EXERCISE PROMPT – Recast each line of the material below as one string in a JSON list, leaving out blank lines.

# Start of EXTRACTED DATA

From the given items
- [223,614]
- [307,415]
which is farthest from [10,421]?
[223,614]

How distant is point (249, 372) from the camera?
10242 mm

# End of EXTRACTED DATA

TASK SOLUTION –
[
  "From the given items",
  "- [223,614]",
  "- [307,415]",
  "which is farthest from [10,421]?",
  "[223,614]",
  "How distant is point (249, 372) from the camera?",
  "10242 mm"
]